Song Meaning
The lyrics paint a stark, almost primal scene of pursuit and discovery, centered around a mysterious "stone in the air." The narrator follows this stone, but their companion's eyes are "blind as the stone," suggesting a shared lack of perception or a fundamental disconnect. This initial image sets a tone of searching in darkness, a quest for something unseen or unacknowledged.
This pursuit leads to a profound, shared act: "We emptied the darkness, we found / The word that summoned the summer: / Blume." The word "Blume" (flower) emerges not from sight, but from a collective effort to "empty the darkness." It's presented as a revelation, a word that brings forth warmth and life, a stark contrast to the initial blindness and obscurity.
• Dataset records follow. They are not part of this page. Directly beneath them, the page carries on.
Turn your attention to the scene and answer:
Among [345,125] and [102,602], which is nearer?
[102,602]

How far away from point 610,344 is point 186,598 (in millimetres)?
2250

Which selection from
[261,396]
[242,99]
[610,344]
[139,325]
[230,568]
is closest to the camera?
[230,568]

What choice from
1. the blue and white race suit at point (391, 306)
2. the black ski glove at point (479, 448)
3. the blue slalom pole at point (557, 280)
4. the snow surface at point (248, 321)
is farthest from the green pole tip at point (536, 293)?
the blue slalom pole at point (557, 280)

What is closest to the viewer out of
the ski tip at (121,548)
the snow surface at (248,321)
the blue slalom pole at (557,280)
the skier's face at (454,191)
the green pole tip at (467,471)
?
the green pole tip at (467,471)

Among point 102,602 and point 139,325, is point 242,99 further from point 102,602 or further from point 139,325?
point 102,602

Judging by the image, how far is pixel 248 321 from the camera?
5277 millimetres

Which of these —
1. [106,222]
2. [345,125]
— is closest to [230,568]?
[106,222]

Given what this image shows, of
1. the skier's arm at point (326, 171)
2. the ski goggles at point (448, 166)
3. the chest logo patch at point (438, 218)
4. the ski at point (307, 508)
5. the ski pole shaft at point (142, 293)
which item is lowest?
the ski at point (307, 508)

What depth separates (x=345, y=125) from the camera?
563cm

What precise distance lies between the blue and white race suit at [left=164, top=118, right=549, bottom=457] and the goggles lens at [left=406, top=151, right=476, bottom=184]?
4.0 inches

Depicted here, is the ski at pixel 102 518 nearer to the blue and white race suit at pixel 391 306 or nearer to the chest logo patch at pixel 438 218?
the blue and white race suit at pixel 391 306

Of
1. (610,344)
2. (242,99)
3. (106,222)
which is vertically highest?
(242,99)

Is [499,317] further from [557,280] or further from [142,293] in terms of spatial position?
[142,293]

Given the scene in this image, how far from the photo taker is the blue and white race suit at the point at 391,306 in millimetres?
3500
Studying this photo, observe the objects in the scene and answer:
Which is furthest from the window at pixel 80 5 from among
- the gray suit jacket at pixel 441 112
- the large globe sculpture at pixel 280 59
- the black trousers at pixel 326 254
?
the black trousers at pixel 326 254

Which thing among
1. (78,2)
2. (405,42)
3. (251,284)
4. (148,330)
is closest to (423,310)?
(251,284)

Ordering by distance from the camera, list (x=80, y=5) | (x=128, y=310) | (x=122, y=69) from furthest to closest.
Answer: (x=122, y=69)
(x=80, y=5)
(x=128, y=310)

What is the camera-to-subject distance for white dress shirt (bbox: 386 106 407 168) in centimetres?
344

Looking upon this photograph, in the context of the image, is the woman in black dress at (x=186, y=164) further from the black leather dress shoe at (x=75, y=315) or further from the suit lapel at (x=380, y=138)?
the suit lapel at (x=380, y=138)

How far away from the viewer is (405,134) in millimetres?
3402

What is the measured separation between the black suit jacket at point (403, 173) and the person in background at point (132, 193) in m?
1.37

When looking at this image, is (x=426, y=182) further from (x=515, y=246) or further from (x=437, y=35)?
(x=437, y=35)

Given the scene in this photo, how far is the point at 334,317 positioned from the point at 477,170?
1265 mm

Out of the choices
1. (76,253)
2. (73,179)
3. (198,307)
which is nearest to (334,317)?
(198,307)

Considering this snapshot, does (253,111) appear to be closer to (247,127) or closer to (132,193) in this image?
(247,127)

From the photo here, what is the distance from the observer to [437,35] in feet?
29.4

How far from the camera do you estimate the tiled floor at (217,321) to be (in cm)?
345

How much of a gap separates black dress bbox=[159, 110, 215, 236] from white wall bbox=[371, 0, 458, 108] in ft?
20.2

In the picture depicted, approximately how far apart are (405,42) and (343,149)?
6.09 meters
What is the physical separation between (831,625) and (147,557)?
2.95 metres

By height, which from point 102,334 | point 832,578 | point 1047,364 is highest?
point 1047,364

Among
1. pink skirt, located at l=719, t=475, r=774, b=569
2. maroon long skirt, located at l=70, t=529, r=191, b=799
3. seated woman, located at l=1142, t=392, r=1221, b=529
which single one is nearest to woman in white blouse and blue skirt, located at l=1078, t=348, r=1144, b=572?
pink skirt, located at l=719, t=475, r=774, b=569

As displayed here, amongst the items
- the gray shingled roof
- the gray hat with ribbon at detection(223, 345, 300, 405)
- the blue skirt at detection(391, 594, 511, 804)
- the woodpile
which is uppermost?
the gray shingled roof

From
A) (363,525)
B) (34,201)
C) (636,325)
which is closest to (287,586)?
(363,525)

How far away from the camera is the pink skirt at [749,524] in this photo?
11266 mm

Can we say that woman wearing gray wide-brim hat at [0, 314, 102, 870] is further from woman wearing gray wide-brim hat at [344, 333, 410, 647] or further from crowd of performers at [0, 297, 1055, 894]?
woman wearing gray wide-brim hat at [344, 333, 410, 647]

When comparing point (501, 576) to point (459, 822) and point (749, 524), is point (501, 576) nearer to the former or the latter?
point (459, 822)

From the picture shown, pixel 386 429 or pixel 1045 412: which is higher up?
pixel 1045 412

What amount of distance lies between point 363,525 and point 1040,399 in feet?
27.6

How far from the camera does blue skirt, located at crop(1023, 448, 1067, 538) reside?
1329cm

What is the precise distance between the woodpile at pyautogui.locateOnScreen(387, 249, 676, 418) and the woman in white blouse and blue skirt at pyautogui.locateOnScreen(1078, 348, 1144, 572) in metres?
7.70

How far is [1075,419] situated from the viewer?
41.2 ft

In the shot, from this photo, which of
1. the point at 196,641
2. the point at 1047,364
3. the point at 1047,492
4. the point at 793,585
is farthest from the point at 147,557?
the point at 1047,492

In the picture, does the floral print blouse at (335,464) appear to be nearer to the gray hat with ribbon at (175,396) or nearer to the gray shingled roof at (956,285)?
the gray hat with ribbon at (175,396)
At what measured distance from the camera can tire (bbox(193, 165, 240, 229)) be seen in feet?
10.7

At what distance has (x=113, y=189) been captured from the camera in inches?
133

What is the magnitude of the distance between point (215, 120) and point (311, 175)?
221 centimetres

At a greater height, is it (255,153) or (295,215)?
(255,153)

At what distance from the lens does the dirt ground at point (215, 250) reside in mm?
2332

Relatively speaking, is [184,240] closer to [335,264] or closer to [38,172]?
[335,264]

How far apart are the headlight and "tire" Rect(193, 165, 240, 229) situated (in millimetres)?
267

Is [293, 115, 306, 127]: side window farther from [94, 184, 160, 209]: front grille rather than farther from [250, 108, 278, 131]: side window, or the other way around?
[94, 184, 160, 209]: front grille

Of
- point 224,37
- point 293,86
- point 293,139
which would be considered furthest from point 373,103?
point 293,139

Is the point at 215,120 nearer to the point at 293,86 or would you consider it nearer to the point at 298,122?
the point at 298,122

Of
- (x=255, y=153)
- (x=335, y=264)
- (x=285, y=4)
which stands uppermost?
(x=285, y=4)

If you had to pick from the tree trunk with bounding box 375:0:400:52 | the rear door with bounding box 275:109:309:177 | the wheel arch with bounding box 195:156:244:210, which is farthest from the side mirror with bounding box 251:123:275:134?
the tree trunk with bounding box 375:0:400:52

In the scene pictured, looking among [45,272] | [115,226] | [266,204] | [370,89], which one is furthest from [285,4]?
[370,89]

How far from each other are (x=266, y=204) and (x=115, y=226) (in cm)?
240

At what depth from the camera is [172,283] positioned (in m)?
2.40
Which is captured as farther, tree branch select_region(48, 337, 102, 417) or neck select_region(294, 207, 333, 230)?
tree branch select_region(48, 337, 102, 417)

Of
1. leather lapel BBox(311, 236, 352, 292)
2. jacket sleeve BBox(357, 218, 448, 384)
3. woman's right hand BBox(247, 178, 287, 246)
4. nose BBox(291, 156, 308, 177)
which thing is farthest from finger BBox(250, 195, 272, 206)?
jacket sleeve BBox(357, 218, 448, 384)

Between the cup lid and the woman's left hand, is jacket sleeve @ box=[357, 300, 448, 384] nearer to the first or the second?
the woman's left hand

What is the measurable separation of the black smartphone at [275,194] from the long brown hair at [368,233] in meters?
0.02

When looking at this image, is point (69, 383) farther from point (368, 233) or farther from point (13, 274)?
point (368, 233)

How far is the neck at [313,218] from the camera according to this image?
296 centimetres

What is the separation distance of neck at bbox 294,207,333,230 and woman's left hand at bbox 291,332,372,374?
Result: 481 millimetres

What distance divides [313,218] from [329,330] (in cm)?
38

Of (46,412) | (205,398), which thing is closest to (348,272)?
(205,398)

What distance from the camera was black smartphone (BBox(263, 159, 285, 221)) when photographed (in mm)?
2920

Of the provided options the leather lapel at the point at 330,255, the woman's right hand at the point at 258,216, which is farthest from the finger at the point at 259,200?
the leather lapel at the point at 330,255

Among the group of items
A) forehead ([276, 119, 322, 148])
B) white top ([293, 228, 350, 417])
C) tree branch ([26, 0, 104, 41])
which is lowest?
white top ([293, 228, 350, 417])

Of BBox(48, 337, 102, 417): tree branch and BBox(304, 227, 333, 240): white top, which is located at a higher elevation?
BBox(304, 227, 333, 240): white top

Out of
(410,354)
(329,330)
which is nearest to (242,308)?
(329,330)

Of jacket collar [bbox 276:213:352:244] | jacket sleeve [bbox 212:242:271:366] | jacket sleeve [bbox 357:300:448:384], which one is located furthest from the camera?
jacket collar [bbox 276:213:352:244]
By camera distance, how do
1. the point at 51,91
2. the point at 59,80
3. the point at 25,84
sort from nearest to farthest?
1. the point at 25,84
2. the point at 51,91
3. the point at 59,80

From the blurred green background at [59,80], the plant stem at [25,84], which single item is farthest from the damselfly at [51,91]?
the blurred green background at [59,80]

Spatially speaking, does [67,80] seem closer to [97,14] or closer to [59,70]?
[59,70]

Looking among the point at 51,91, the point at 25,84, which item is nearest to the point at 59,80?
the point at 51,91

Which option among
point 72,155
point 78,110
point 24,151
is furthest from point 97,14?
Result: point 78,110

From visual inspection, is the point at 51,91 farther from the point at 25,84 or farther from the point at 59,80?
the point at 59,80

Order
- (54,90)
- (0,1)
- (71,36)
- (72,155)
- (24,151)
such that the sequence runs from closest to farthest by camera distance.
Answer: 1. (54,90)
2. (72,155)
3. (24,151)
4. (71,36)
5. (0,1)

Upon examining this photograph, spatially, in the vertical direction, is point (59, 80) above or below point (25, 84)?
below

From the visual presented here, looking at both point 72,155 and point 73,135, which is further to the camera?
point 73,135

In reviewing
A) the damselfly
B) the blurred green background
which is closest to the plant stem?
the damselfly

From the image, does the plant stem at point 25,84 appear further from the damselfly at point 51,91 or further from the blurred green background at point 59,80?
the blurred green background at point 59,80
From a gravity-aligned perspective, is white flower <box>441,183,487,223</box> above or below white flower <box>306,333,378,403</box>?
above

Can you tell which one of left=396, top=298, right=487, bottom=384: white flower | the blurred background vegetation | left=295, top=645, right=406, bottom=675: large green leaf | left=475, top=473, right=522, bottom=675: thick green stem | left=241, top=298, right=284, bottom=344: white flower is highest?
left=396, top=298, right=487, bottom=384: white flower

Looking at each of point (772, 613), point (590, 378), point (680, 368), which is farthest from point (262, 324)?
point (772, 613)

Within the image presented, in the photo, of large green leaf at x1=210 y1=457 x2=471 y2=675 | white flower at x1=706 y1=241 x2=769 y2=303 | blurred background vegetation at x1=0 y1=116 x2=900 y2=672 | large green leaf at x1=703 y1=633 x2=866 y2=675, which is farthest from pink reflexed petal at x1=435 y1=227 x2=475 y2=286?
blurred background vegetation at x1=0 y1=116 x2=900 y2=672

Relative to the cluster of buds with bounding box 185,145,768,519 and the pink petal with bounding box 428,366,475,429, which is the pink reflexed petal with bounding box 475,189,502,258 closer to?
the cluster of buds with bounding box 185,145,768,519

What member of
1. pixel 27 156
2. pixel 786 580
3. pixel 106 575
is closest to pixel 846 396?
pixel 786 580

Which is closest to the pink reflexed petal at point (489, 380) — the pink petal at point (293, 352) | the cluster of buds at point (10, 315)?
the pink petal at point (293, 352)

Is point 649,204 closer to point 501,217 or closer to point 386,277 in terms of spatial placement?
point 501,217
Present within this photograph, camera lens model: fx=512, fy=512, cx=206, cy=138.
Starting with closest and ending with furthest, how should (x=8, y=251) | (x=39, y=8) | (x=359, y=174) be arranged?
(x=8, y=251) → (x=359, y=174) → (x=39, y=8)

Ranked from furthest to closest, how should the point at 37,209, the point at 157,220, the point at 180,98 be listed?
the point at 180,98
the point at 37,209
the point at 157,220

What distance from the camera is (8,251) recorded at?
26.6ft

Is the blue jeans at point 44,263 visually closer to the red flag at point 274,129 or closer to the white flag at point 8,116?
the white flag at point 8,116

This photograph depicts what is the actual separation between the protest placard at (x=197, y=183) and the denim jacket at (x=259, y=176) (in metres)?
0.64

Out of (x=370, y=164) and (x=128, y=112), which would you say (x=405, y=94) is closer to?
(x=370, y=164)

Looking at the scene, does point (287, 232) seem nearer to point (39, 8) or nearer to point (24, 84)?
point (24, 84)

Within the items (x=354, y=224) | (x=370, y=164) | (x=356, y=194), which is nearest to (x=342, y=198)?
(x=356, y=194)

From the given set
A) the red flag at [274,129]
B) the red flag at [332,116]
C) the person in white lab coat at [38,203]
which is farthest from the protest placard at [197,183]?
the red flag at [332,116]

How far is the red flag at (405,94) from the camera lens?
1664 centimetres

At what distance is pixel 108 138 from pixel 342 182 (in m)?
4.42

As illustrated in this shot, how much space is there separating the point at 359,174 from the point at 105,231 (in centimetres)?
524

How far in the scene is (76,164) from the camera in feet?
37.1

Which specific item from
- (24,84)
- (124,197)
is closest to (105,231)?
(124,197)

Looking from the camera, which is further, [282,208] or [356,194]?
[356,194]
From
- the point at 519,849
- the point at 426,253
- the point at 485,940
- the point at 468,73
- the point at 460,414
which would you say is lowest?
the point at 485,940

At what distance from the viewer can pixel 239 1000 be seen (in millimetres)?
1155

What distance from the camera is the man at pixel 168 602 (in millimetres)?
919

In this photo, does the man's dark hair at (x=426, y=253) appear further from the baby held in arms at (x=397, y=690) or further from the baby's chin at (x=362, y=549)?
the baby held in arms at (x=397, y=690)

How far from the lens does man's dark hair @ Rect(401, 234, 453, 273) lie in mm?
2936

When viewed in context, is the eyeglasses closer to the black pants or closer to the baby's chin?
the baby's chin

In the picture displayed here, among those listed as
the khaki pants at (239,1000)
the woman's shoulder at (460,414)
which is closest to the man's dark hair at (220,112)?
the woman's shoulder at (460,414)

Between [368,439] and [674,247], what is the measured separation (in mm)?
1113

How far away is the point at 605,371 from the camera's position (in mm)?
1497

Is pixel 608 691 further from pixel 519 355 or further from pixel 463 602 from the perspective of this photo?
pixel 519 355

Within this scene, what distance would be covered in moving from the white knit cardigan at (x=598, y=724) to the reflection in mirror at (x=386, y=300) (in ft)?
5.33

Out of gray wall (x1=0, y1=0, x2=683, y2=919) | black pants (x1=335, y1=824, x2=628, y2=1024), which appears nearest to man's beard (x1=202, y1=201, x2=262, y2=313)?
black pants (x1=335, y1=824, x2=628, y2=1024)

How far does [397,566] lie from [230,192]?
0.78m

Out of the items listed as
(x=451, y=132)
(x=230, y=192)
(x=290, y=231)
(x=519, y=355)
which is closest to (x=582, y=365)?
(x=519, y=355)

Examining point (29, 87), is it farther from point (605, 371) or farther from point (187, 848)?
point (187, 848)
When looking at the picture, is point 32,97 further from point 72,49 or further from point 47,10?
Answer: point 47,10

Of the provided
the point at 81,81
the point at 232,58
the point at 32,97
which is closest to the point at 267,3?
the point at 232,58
The lyrics then re-examine the companion's eyes, now linked to the narrator's own, stating, "Your eye and my eye: / They provide / For water." This suggests a shared emotional depth or perhaps tears, a response to the revelation of "Blume." The growth described, "Wall of heart upon wall of heart / Turns over," implies an organic, internal expansion, a building of emotional structure or understanding, layer by layer.
The final lines, "One more word like this, and the hammers / Swing in the open," carry a sense of impending consequence or transformation. It feels like a warning that further revelations or powerful words could lead to a dramatic, perhaps destructive, release or change, a breaking out into the open after being confined by darkness and unspoken emotions.